Aetna entrance logo sign / Wonderlane

August 16, 2016; NPR, “Shots”

NPQ has covered the costs to establish the state-based marketplaces and the closing of most of the health insurance CO-OPs, or “consumer-oriented and operated plans,” implemented as part of the Affordable Care Act. We have also covered the plight of insurers participating in the state health care insurance exchanges. Now, Aetna has announced its decision for 2017 to withdraw from 70 percent of the exchange markets in which it sold policies in 2016.

On the surface, the reason for Aetna’s decision isn’t hard to understand. The giant insurer lost $430 million in the first six months of 2016. The three key reasons cited—by the insurers themselves as well as federal government spokespeople—for the losses include underpricing insurance at the time the exchanges opened, finding that people buying insurance on the exchanges required more covered medical care than anticipated (a phenomenon referred to as “adverse selection”), and the lack of funding available through “risk corridors.” Risk corridors were included in the ACA as a way for profitable insurers to assist unprofitable ones adjust to the new insurance market which now includes guaranteed acceptance and broader required treatment coverage.

However, as HHS officials point out, Aetna’s decision is an about-face from its position a few months ago. As NPR reports:

In April, [Aetna CEO Mark] Bertolini called the marketplace plans “a good investment” because it would have cost the company far more than $430 million to try to attract that many customers.

“If we were to build out 15 markets, it would cost us somewhere between $600 million to $750 million to enter those markets and build out the capabilities necessary to grow that membership,” he said on the company’s April earnings conference call with analysts.

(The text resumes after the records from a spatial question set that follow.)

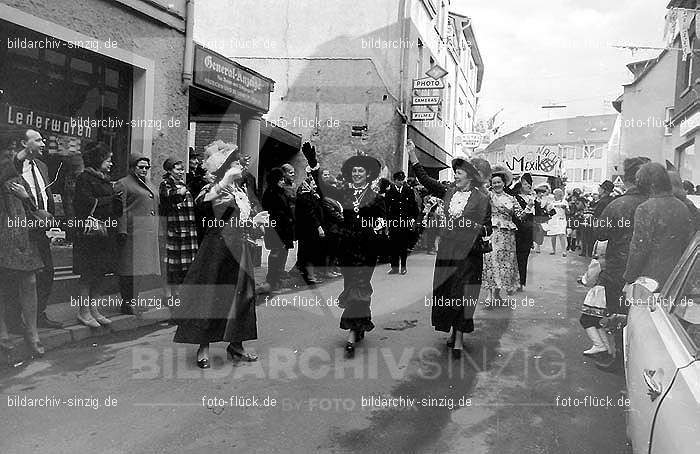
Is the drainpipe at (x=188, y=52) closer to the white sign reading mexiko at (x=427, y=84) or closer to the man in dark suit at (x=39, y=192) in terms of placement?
the man in dark suit at (x=39, y=192)

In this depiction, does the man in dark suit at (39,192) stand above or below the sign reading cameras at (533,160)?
below

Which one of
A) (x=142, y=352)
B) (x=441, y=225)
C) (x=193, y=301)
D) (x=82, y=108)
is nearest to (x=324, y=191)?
(x=441, y=225)

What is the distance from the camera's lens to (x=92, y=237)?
20.7 feet

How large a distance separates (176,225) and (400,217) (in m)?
5.88

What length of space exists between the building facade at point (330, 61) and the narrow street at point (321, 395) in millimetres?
12278

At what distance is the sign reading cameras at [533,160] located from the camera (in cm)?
2159

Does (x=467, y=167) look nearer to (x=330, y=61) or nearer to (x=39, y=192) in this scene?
(x=39, y=192)

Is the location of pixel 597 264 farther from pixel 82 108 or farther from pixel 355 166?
pixel 82 108

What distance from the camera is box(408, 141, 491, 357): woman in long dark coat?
605 centimetres

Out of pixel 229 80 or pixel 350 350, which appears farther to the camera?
pixel 229 80

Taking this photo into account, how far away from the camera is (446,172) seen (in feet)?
115

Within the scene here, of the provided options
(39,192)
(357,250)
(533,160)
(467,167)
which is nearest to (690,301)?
(467,167)

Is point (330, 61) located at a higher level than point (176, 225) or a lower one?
higher

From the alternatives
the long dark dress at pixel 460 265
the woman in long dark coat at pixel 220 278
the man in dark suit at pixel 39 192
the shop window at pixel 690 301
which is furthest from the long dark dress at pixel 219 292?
the shop window at pixel 690 301
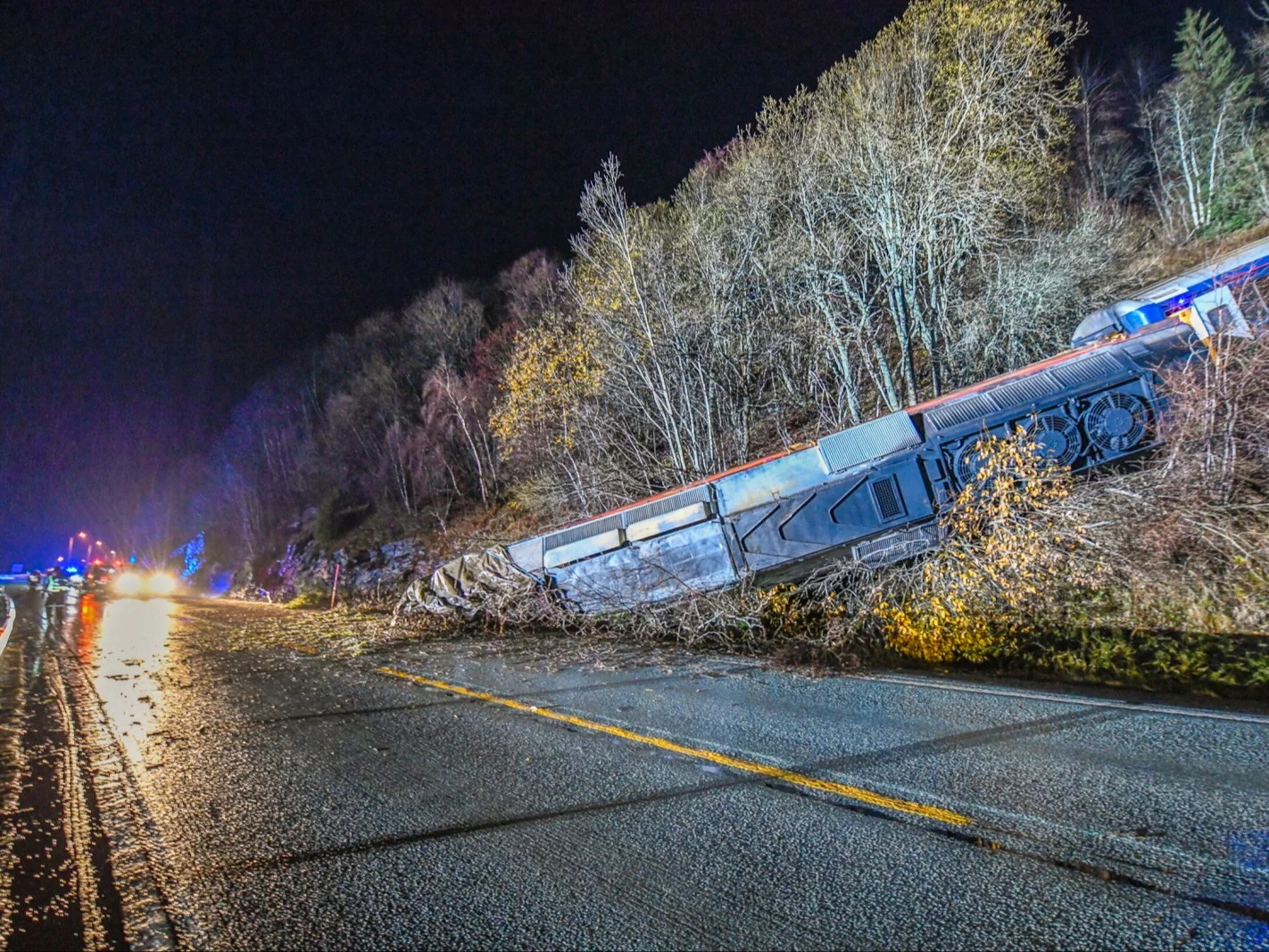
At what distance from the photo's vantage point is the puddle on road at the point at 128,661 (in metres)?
7.07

Sen. Elizabeth Warren (D-MA) believes that Aetna’s policy change is a reaction to the U.S. Justice Department’s recent decision to sue to stop Aetna’s proposed merger with Humana. At the same time, the government announced a lawsuit to stop Anthem from purchasing Cigna. “The health of the American people should not be used as a bargaining chip to force the government to bend to one giant company’s will,” she said.

The healthcare market is in the process of consolidating, whether one is looking at hospital systems, provider networks, or insurance companies. In fact, many formerly independent hospitals have become components of “integrated health care delivery systems” that include multiple hospitals, healthcare providers, clinics, and their own insurance companies. The ACA’s model of whole population health management as a major component of wellness promotion and cost containment encourages mergers and acquisitions, though the Federal Trade Commission sometimes enforces antitrust law against such moves. Regulators and ACA proponents see the value in consolidation while also fearing that the federal government may lose bargaining power as formerly competing healthcare providers and insurers become fewer and larger.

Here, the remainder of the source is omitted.